I Crashed My Cheating Husband's Empire on the Day I LeftChapter 1

I was four months pregnant when my husband, Tomasso Rossetti, brought another woman into our home. She was seven months along.

"Giovanna, Catarina was Fausto Volpe's wife. He's gone now, and she's got nothing. No protection, no family, no money. The code says we take her in. I owe Fausto that much." He touched the scar on his right palm without seeming to realize it. "Don't worry. It's only temporary. Once she's settled somewhere safe, she'll move on."

I was too soft-hearted to say no. I never imagined "temporary" would stretch into two months.

At first, I didn't think much of it. Fausto had taken a bullet for Tomasso during the Calabrese turf war. The old code of fratellanza demanded that a blood-sworn brother's widow be sheltered, fed, protected. It was sacred. I understood. Not until the night I got up to use the bathroom and stumbled onto a scene that stopped me cold.

My husband. And his dead brother's wife. Together by the window of the guest quarters, the curtains half-drawn, the compound grounds dark and silent beyond the glass.

Every drop of blood in my body turned to ice.

I stood outside that door for three full hours. The hallway was cold, the marble floor pulling heat from my bare feet until I couldn't feel them anymore. Down the corridor, a soldier on night rotation passed once, saw me standing there, and looked away. He knew. Of course he knew. In a house like this, the walls had ears and the soldiers had eyes, and every last one of them kept their mouths shut because that was the law. Omertà. Silence. Even when silence meant watching the Don's wife stand barefoot in a freezing hallway while her husband bedded another woman ten feet away.

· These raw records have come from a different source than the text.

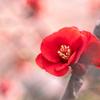 ほのめく春 木瓜 #2
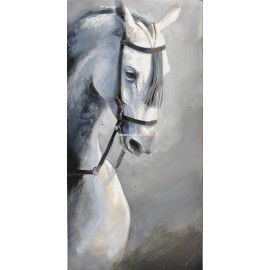 Abraham Pinto: The look of the horse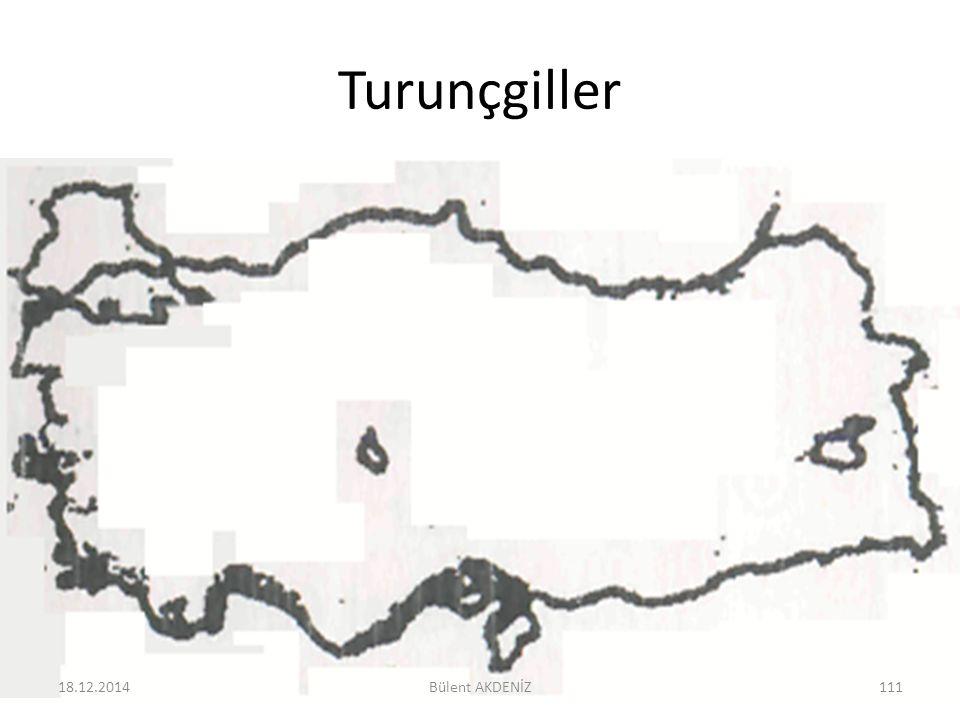 Turunçgiller 18.12.2014111Bülent AKDENİZ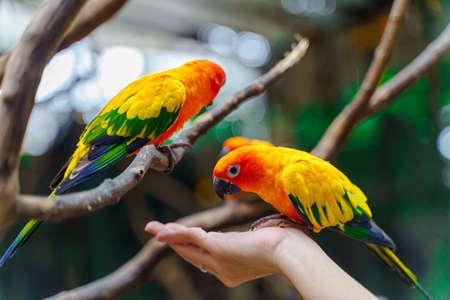 Sun parakeet (Aratinga solstitialis) eating food from human's hand
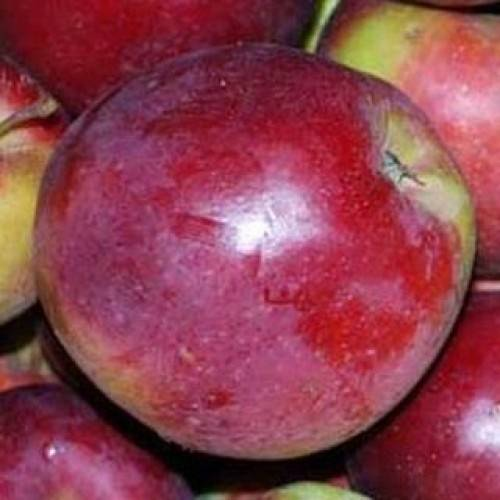Сорт яблони вишневое – описание, фото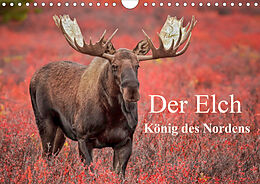 Cover: https://exlibris.azureedge.net/covers/9783/6724/8977/9/9783672489779xl.jpg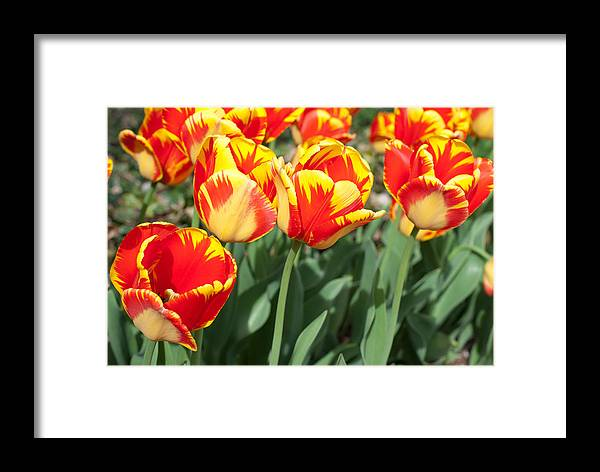 Tulips Framed Print featuring the photograph Tulips by Shelley Thomason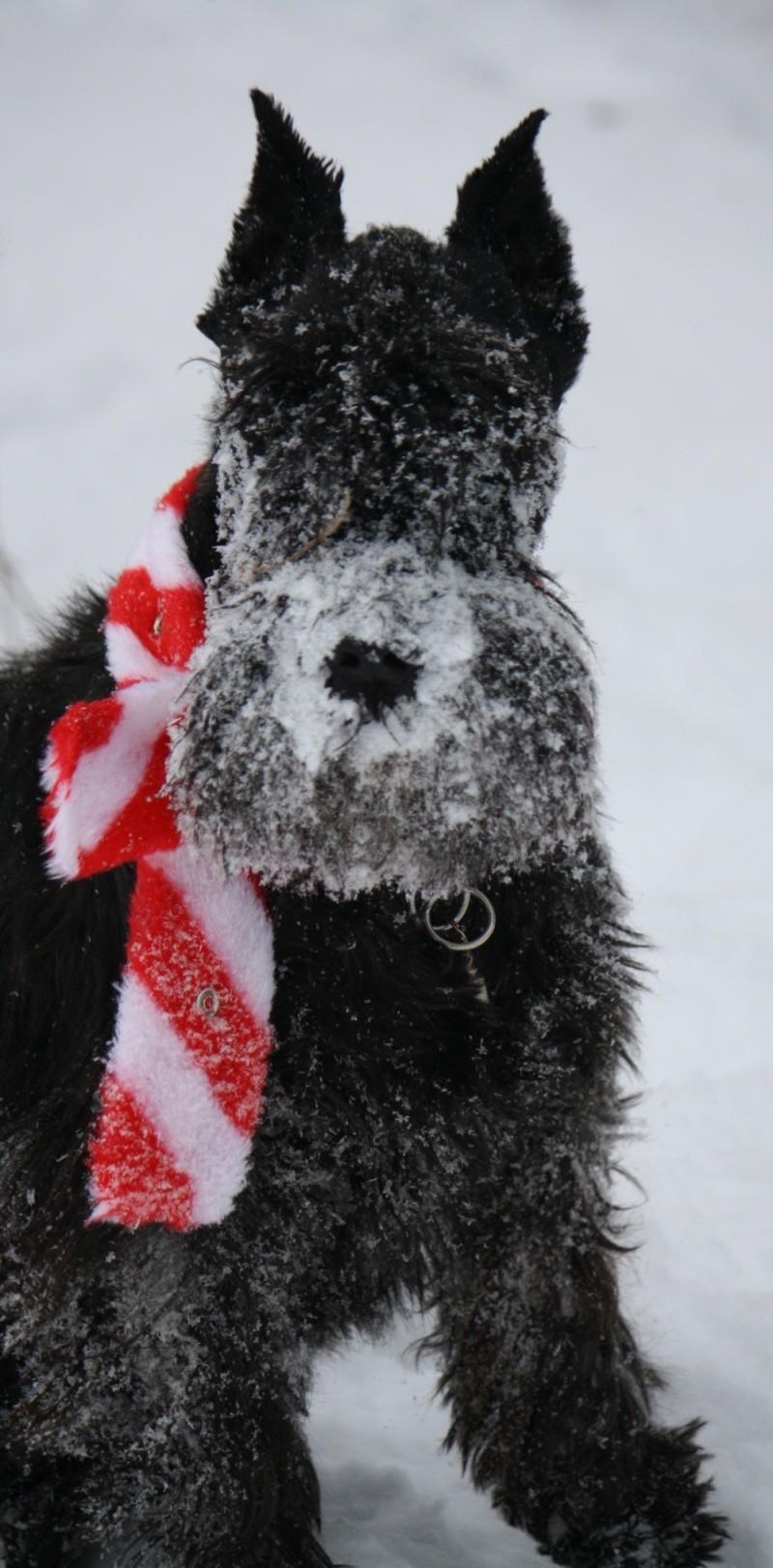 Peppi love snow   Peppi110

In that time, they went at it three times.

Watching Tomasso's face twist with pleasure, over and over, I felt my heart being carved open with a blade, one slow cut after another. Each sound through that door was precise and unhurried, and I catalogued every one of them the way a consigliere catalogues debts. Not because I wanted to. Because my body wouldn't let me leave. My hands had gone to my stomach at some point, cradling the child growing there, and I stood like a woman turned to stone in the corridor of her own house while the man who swore a blood oath to protect her broke every vow that mattered.